On Tuesday, Elon Musk’s AI company xAI announced the beta release of two new language models, Grok-2 and Grok-2 mini, available to subscribers of his social media platform X (formerly Twitter). The models also tie into the recently released Flux image synthesis model, which will allow X users to create nearly censored, photorealistic images that they can share on the site.
“Flux, accessible via Grok, is a great text-to-image generator, but it’s also really great at creating fake photos of real locations and people and sending them straight to Twitter,” frequent AI commentator Ethan Mollick wrote on X. “Does anyone know if anyone watermarks this? That would be a good idea.”
In a report published earlier today, The Verge noted that Grok’s image-generating feature appears to have minimal safeguards in place, allowing users to create potentially controversial content. In tests, Grok generated images depicting political figures in dangerous situations, copyrighted characters, and scenes of violence when requested.

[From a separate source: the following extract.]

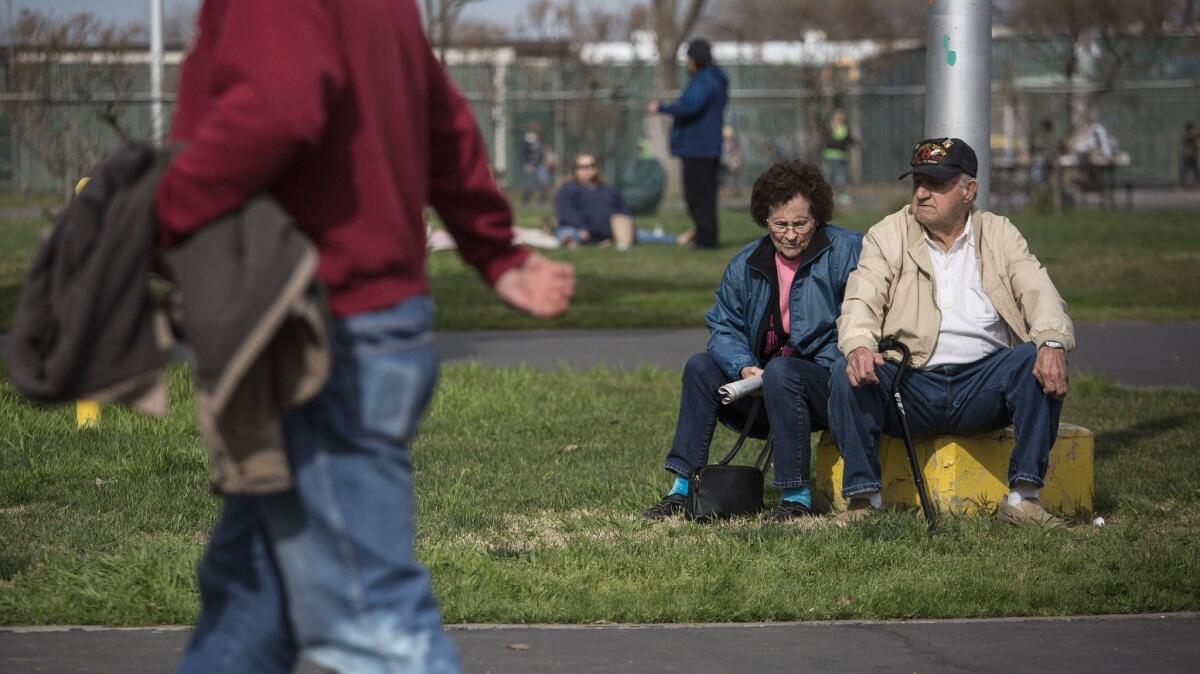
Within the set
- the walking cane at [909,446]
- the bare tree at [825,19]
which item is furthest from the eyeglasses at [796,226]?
the bare tree at [825,19]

The Verge claims that Grok has certain restrictions, such as avoiding pornography or excessively violent content, but found that these rules seem inconsistent in practice. Unlike other major AI image generators, Grok doesn’t appear to reject prompts that include real people or add identifying watermarks to its output.
Given what people have created so far (including images of Donald Trump and Kamala Harris kissing and giving thumbs ups on their way to the Twin Towers in what appears to be a 9/11 attack), unfettered output may not last long. But since Elon Musk has made a big deal about “free speech” on his platform, the feature may be here to stay (until someone sue for libel or copyright).
The shocking use of Grok’s image generator raises an age-old question about AI at this point: Should the misuse of an AI image generator be the responsibility of the person who created the prompt, the organization that created the AI model, or the platform that hosts the image? There is no clear consensus so far, and the situation is not yet legally resolved, but a new proposed US law called the NO FAKES Act would probably argue that X should be held liable for creating a realistic image deepfake.
Using Grok-2 still preserves the limitations of GPT-4.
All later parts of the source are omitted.